A tsunami of opinions



Wouldn’t it be wonderful to let fly with honest opinions about the oddities of the world at large? While avoiding the social media machine-gun squads with itchy trigger fingers. Some authors do stick their heads above the parapet, with Trump and NRA rants, Brexit tirades and justified diatribes about racial and sex discrimination. I hesitate to add to the din and am saddled with the notion that if I think something then everyone else does too.
   That’s a problem in writing novels since familiar ideas to the writer seem like clichés, hardly worth repeating. In fact they may come as surprising news to readers, who haven’t had the same experiences; or don’t share my magpie mind which picks up titbits of information here there and everywhere.
  Did you know, for example, that the number of transgender people is under 1%? And yes, they need to be given the same respect and rights as everyone else. But gender fluidity has become a centre ground bandwagon, affecting attitudes to children, upsetting women in domestic violence shelters and others who are unnerved by the prospect of uni-sex toilets.
   Ideas and issues which gain traction and become the meme of the moment fascinate me. Tsunami-like pressures build until you think that this singular injustice is lurking under the carpet of every second house down the street. Then it recedes to be replaced by another. 

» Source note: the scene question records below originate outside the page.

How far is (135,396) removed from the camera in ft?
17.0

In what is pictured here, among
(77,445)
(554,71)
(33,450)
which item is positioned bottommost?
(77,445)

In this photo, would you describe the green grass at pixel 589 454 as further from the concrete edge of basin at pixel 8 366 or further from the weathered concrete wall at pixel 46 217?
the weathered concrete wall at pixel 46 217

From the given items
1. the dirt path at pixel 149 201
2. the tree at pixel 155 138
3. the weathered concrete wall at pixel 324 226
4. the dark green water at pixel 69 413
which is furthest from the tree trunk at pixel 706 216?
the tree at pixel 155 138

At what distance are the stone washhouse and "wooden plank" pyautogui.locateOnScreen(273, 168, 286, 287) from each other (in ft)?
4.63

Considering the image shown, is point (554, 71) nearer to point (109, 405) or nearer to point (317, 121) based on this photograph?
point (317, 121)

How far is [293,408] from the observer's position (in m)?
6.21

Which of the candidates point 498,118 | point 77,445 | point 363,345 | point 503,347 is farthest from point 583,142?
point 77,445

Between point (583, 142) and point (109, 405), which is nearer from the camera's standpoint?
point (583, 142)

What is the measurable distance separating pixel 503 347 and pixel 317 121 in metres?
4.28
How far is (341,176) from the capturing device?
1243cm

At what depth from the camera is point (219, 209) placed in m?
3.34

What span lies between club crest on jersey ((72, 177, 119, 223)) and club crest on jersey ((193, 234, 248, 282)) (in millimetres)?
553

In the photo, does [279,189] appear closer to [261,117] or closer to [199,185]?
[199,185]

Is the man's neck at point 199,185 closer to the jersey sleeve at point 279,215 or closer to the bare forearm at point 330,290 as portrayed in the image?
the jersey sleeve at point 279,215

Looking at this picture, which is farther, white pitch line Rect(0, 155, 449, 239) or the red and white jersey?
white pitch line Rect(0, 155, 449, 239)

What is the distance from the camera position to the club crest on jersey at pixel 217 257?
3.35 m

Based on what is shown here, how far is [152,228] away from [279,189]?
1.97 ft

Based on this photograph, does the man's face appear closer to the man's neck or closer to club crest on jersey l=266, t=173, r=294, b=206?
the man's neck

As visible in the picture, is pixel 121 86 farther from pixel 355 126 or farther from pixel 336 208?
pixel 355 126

   Racial discrimination in the US was bravely fought in the 1960s, small progress was made and it subsided again.  Child sexual abuse surfaced in the 1980s, was battered into silence by denials in the 1990s, and is still struggling to make its voice adequately heard.
   The #metoo #timesup and pay equality for women campaigns are tackling a problem that has been around for ever, despite several waves of feminism.
  That is one thing which truly irritates me – why it takes decades to out the bad guys (gender free nomenclature). Usually only when they are dead and buried does the gory truth emerge; by which time a great deal of damage has been done. Individual lives have been destroyed; false ideas imbedded in common currency, which are difficult, nigh impossible to eradicate.
   The main character of my crime novel, Tire Thane, an independent-minded, investigative writer, isn’t entirely autobiographical but she shares my zeal for exposing wrongdoing. The feminist arguments wouldn’t interest her hugely since she’d swat anyone who tried to put her down. She’s travelled widely, embraces difference and is pretty laid back except when it comes to tolerating intolerance or hypocrisy.
  
Which brings me to the subject which I do hesitate to raise and may have to wait for next week to amplify.  How does a basically tolerant country cope when it uncovers intolerant elements? A laissez-faire, live and let live approach, floats the libertarians’ boat; but that allows a genuine problem to fester. Politeness and the wish not to sound like alt-right fanatics silences the mainstream and undercuts common sense. Balancing the individual’s rights to live as they please and the values of the society in which their children are growing up isn’t easy. But that doesn’t mean it shouldn’t be discussed.


"It is a general popular error to imagine the loudest complainers for the public to be the most anxious for its welfare.”